> Çıkarılan Metin
# # # # # # #

Nogay Türkleri arasında tarih boyunca zaman zaman çok değerli ve sanat dünyası için çok önemli isimler ortaya çıkmıştır. Tarihe baktığımızda XVI y.y.’dan bugünlere kadar bu şekilde devam etmiştir. Ama ne yazık ki Nogay Türklerin şu anda kendi devleti olmadığı için bu tür önem taşıyan konular çoğu insanlar tarafından günümüzde bilinmemektedir. Halbuki bu sanat adamları, ozanlar ve şairler kendi sözlerinde bu halkın özünü, tarihini, kısaca içini ve dışını yansıtmaktadır. Bu gibi zatlar aslında o halkı yaşatmaktadırlar, dünyaya halkın sesini yaymaktadırlar.

Öncelikle kısa da olsa yüzyıllar önce yaşamış o büyük zatlarla ilgili kısa bilgi verilmesinde fayda vardır. Nitekim muasır sayılan zatlar yine, o, asırlar önce yaşamış zatlardan ilham almışlardır, onların yollarında yürümüşlerdir.

- Şal-Kiyiz Tilenşi oğlu: Nogay Türklerinin önemli ozanlarından biridir. XVI. yy. başına kadar Kuzey Kafkasya’da yaşamış olan Şal-Kiyiz, Nogay Hanlığının XV. yy.’daki hanlarından Temir’in barışsever dış politikasını desteklemişse de zenginlerin, mirzaların ve hanın halka eziyet etmesine karşı çıkmıştır. Akıllı ve tecrübeli bir şarkıcı olan Şal Kiyiz, şarkılarında insanları doğruluğa, merhamete, adalete, samimiyete çağırmakta; aşağı ve kötü vasıfları ise kınamaktadır. Temir ile araları bozulunca İdil boyundan kovulan şair, Nogayların yaşadığı yerleri gezmiştir. Bir deyişinde Temir ile kendisi arasındaki eşitsizliği şöyle anlatmaktadır:

Ey biy Temir, biy Temir, Ey bey Temir, bey Temir,

Sen yibeksiñ-men yün men, Sen ipeksin, ben yünüm,

Sen altınsıñ-men pul man, Sen altınsın, ben pulum,

Sen soltansıñ-men kul man! Sen sultansın, ben kulum!

# # # # # # #

> Veri Kümesi Kesiti
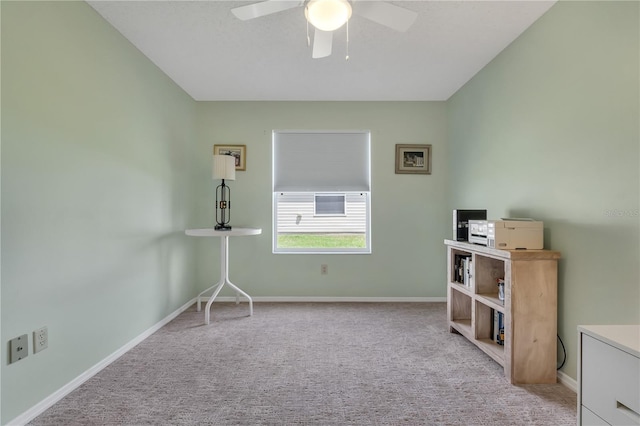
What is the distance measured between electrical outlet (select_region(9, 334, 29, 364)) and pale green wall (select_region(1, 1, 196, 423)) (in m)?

# # # # # # #

> Yazılı Görev 1
Nogay ozanlarıyla ilgili metinden "Nogay Türkleri arasında" ifadesinden "halkın sesini yaymaktadırlar." ifadesine kadar olan bölümü hiçbir değişiklik yapmadan yazın.
> Yazılı Görev 2
Nogay ozanlarıyla ilgili metinde "Nogay Türkleri arasında tarih boyunca" sözleriyle başlayan paragrafı, temel bilgilerini koruyarak maddeler hâlinde yeniden yazın.
> Yazılı Görev 3
Nogay ozanlarıyla ilgili metne göre Şal-Kiyiz'in şarkılarında insanları çağırdığı değerlerin hepsini sıralayın.

> Alıştırma Çıktısı 1
Nogay Türkleri arasında tarih boyunca zaman zaman çok değerli ve sanat dünyası için çok önemli isimler ortaya çıkmıştır. Tarihe baktığımızda XVI y.y.’dan bugünlere kadar bu şekilde devam etmiştir. Ama ne yazık ki Nogay Türklerin şu anda kendi devleti olmadığı için bu tür önem taşıyan konular çoğu insanlar tarafından günümüzde bilinmemektedir. Halbuki bu sanat adamları, ozanlar ve şairler kendi sözlerinde bu halkın özünü, tarihini, kısaca içini ve dışını yansıtmaktadır. Bu gibi zatlar aslında o halkı yaşatmaktadırlar, dünyaya halkın sesini yaymaktadırlar.

> Alıştırma Çıktısı 2
- Nogay Türkleri arasında tarih boyunca sanat dünyası için çok önemli isimler ortaya çıkmıştır. Bu durum XVI. yüzyıldan bugüne sürmüştür.
- Nogay Türklerinin şu anda kendi devleti yoktur. Bu yüzden bu konular günümüzde çoğu insan tarafından bilinmemektedir.
- Bu sanat adamları, ozanlar ve şairler sözlerinde halkın özünü ve tarihini yansıtır.
- Bu zatlar halkı yaşatır ve halkın sesini dünyaya yayar.

> Alıştırma Çıktısı 3
- doğruluk
- merhamet
- adalet
- samimiyet